Texte de départ:
::::::::::

AVANT-PROPOS
Mesdames, Messieurs,
La réunion de la commission mixte paritaire du lundi 15 novembre 1999
ayant abouti à un constat d'échec, l'Assemblée nationale a
examiné, en nouvelle lecture, le projet de loi
relatif à la
réduction négociée du temps de travail
, et l'a
adopté avec modification le mardi 7 décembre 1999.
A l'issue de la première lecture au Sénat, 40 articles
étaient en navette. L'Assemblée nationale a supprimé six
articles additionnels introduits par le Sénat
1(
*
)
.
Elle a rétabli huit articles dans le texte qu'elle avait adopté
en première lecture
2(
*
)
et
en a modifié vingt-quatre
3(
*
)
.
Elle a, par ailleurs, adopté conforme un article additionnel
inséré par le Sénat (article 14 bis) et supprimé
conforme un article supprimé par le Sénat (article premier bis).
Enfin, l'Assemblée nationale a adopté deux articles additionnels
(article 12 sexies et 21).
L'Assemblée nationale a ainsi rétabli son texte, notamment dans
toutes ses dispositions relatives à l'abaissement de la durée
légale du travail à 35 heures.
Néanmoins, ces rétablissements n'ont pas été sans
de nombreux remords ou ajustements de dispositifs déjà
particulièrement complexes.
On peut s'interroger à cet égard sur le sens et
l'intérêt de certaines dispositions ajoutées en nouvelle
lecture au regard notamment de l'article 34 de la Constitution qui
prévoit que "
la loi détermine les principes
généraux
(...) du droit du travail
".
Le paragraphe IV bis de l'article premier précise ainsi que "
si
le décompte des heures de travail effectuées par chaque
salarié est assuré par un système d'enregistrement
automatique, celui-ci doit être fiable et infalsifiable
".
Il convient d'observer qu'
a
contrario
, lorsque l'Assemblée
nationale a bien voulu s'inspirer des travaux du Sénat, le
résultat obtenu a souvent permis d'apporter des réponses
raisonnables à des questions dont il convient toutefois de se demander
si elles devaient être posées à la hâte.

::::::::::

Données de départ:
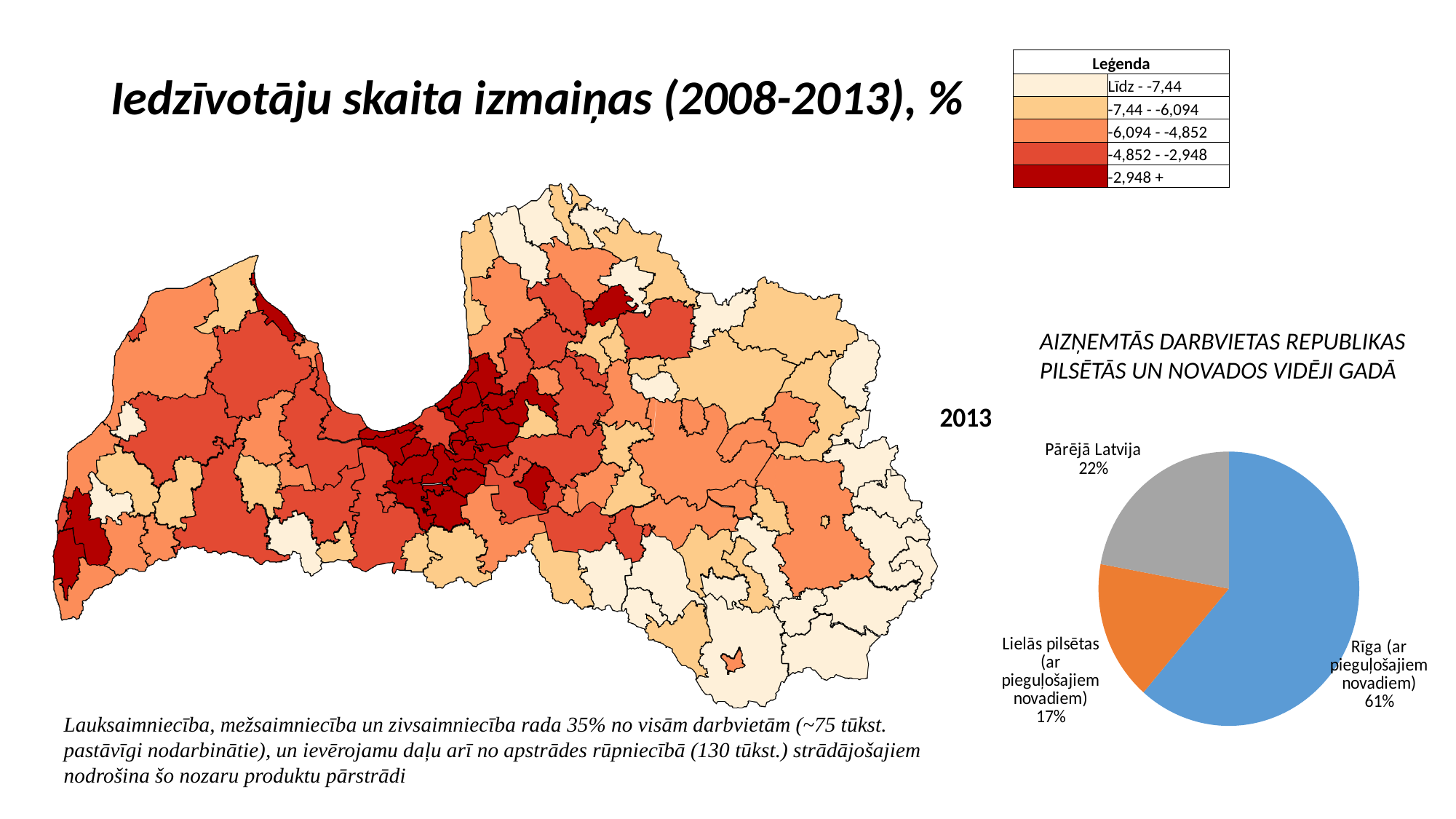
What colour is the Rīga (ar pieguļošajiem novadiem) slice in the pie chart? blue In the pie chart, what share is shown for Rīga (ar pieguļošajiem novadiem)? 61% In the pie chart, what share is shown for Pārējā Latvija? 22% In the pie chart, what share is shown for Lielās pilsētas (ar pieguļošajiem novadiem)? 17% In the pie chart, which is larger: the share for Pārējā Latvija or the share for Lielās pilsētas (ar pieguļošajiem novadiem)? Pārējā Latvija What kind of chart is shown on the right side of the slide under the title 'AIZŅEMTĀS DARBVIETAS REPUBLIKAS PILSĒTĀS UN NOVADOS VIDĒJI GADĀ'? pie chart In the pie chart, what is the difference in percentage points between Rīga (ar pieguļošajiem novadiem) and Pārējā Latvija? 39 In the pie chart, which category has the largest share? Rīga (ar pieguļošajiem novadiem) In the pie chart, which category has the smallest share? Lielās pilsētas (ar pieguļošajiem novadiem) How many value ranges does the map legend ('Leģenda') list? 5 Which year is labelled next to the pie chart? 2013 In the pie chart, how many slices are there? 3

::::::::::

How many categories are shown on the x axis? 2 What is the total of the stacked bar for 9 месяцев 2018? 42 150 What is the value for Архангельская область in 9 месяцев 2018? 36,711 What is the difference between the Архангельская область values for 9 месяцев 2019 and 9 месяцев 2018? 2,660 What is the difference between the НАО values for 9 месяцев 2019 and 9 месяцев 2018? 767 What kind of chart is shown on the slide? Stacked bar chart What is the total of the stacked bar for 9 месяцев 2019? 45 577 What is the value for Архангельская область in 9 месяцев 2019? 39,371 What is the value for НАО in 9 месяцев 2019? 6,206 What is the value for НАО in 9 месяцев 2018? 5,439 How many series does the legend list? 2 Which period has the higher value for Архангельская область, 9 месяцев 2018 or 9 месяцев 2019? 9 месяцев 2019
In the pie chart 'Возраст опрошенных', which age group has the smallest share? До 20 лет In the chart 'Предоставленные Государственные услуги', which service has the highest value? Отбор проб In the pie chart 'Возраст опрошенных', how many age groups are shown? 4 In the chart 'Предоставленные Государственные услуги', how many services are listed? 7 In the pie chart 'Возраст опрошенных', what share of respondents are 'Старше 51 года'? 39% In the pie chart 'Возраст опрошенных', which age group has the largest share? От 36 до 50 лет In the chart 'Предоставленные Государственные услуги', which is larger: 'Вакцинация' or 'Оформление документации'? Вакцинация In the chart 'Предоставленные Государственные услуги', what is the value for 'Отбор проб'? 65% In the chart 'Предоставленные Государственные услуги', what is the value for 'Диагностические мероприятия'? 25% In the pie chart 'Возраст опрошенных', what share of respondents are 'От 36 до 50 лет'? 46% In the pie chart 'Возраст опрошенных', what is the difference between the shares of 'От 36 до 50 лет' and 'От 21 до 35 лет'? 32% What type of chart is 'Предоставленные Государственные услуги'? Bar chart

::::::::::

Questions sur le texte:
1 – Remplacez « à la hâte » par « dans l'urgence » dans le passage du texte sur la réduction négociée du temps de travail qui va de « Il convient d'observer » jusqu'à « posées à la hâte. » inclus, puis recopiez ce passage.
2 – D'après le texte sur la réduction négociée du temps de travail, quel jour l'Assemblée nationale a-t-elle adopté le projet de loi en nouvelle lecture ?
3 – Poursuivez le texte sur la réduction négociée du temps de travail à partir de l'endroit où il s'arrête.
Les items ne sont pas utiles ici.

Réponses par consigne:
1 –
Il convient d'observer qu'
a
contrario
, lorsque l'Assemblée
nationale a bien voulu s'inspirer des travaux du Sénat, le
résultat obtenu a souvent permis d'apporter des réponses
raisonnables à des questions dont il convient toutefois de se demander
si elles devaient être posées dans l'urgence.

2 – Le mardi 7 décembre 1999.

3 –
L'exemple le plus marquant réside sans doute dans le régime
applicable aux temps d'habillage et de déshabillage. En première
lecture, l'Assemblée nationale avait, dans un article additionnel,
modifié l'article L. 212-4 du code du travail de telle façon que
les temps relatifs à l'habillage et au déshabillage, lorsqu'ils
étaient prévus par une norme légale, conventionnelle ou
contractuelle, devaient être considérés comme du travail
effectif. Cela signifiait que, dans de nombreux secteurs d'activités
(agro-alimentaire, nucléaire, parcs d'attraction, " industries
sensibles "...), la durée collective du travail allait être
abaissée, dans un premier temps, à 35 heures pour tenir compte de
la nouvelle durée légale du travail, puis dans un deuxième
temps, à 32 ou 33 heures de travail productif pour tenir compte des
temps d'habillage et de déshabillage.
En nouvelle lecture, l'Assemblée nationale a rebroussé chemin
pour s'en tenir à la position du Sénat qui avait proposé
une solution de bon sens consistant à prévoir que ces temps
d'habillage et de déshabillage feraient l'objet de contreparties mais ne
constituaient pas du travail effectif.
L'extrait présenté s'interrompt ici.